Convert the records, from their first line through the line containing "7.52 meters", into a Markdown table with the columns Row and Line, giving each line its own numbered row and omitting blank lines.

┌──

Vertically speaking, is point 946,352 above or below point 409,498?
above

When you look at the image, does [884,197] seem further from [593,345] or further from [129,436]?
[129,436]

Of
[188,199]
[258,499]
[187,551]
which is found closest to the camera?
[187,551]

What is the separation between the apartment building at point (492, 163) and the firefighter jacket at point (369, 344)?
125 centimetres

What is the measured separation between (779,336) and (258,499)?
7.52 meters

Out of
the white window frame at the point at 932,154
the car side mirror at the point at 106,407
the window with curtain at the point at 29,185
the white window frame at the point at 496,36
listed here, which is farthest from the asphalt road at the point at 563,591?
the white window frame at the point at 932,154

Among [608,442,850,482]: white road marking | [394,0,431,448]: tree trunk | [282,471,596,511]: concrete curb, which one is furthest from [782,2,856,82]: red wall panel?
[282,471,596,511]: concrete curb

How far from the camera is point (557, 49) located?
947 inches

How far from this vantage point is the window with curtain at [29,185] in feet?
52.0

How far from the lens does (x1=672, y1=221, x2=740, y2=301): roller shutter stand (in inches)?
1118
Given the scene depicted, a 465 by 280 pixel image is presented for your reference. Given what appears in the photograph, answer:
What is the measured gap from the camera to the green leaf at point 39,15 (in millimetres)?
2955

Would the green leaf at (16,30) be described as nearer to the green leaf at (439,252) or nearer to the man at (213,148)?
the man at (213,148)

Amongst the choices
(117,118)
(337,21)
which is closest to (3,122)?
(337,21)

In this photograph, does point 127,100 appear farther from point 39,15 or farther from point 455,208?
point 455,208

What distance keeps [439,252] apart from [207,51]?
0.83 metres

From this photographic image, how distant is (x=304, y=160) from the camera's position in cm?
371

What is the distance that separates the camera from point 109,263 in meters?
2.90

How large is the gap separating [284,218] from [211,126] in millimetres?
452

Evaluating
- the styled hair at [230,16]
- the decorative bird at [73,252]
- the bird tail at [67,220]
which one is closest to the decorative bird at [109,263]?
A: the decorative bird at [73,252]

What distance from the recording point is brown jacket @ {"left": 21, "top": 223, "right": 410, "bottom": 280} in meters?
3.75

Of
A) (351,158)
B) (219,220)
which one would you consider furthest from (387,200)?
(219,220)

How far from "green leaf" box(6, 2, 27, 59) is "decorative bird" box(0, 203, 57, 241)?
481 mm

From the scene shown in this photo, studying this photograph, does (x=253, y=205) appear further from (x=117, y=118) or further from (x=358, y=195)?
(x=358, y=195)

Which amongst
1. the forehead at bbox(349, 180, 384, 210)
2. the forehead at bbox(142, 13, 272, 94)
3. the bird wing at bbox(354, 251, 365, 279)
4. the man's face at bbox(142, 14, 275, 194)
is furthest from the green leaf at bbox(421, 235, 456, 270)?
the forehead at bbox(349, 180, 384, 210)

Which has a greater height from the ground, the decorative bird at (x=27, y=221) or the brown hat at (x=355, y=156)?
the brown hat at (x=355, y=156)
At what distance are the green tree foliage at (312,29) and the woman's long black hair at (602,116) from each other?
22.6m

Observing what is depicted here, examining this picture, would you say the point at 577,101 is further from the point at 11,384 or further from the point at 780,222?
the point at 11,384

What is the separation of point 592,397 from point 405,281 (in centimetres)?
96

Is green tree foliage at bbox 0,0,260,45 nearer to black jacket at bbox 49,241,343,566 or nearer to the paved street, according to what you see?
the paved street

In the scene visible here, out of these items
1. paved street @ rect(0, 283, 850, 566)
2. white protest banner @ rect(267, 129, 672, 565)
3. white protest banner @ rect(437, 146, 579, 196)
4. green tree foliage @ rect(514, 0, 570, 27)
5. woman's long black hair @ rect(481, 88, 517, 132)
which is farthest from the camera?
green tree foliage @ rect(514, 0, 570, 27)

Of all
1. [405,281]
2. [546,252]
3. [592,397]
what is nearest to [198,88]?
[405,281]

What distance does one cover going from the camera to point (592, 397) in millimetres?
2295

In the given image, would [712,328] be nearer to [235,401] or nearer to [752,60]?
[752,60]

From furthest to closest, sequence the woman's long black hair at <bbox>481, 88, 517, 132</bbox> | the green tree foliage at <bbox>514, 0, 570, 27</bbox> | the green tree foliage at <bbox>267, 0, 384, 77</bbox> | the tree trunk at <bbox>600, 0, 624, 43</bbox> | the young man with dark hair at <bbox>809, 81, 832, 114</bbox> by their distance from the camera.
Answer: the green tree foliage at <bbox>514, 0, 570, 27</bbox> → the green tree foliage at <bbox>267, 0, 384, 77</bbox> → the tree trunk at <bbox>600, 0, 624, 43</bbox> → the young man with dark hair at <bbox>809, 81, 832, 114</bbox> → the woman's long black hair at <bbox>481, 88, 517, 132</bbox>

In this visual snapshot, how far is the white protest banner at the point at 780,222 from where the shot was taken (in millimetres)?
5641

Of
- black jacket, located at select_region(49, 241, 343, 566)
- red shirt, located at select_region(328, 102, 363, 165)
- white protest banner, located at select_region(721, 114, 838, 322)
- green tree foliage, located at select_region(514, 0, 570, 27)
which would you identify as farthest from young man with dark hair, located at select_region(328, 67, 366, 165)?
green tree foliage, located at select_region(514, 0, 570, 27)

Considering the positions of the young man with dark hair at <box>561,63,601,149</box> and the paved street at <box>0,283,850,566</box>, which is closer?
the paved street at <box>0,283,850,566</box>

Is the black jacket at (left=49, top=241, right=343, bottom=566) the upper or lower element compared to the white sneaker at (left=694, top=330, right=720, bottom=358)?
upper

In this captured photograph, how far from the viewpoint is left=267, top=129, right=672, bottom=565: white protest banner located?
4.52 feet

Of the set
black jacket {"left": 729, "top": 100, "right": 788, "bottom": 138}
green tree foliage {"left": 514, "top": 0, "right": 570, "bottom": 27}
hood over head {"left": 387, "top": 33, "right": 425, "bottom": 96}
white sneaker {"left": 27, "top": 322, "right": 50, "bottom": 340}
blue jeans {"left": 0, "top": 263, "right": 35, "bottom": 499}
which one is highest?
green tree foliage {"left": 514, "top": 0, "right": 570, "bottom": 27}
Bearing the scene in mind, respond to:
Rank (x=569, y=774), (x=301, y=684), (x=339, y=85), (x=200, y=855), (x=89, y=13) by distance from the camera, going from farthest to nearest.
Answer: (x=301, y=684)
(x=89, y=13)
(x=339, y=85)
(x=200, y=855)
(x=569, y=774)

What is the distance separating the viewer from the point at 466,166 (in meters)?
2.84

└──

TASK OUTPUT:
| Row | Line |
|---|---|
| 1 | Vertically speaking, is point 946,352 above or below point 409,498? |
| 2 | above |
| 3 | When you look at the image, does [884,197] seem further from [593,345] or further from [129,436]? |
| 4 | [129,436] |
| 5 | Of |
| 6 | [188,199] |
| 7 | [258,499] |
| 8 | [187,551] |
| 9 | which is found closest to the camera? |
| 10 | [187,551] |
| 11 | What is the separation between the apartment building at point (492, 163) and the firefighter jacket at point (369, 344)? |
| 12 | 125 centimetres |
| 13 | What is the measured separation between (779,336) and (258,499)? |
| 14 | 7.52 meters |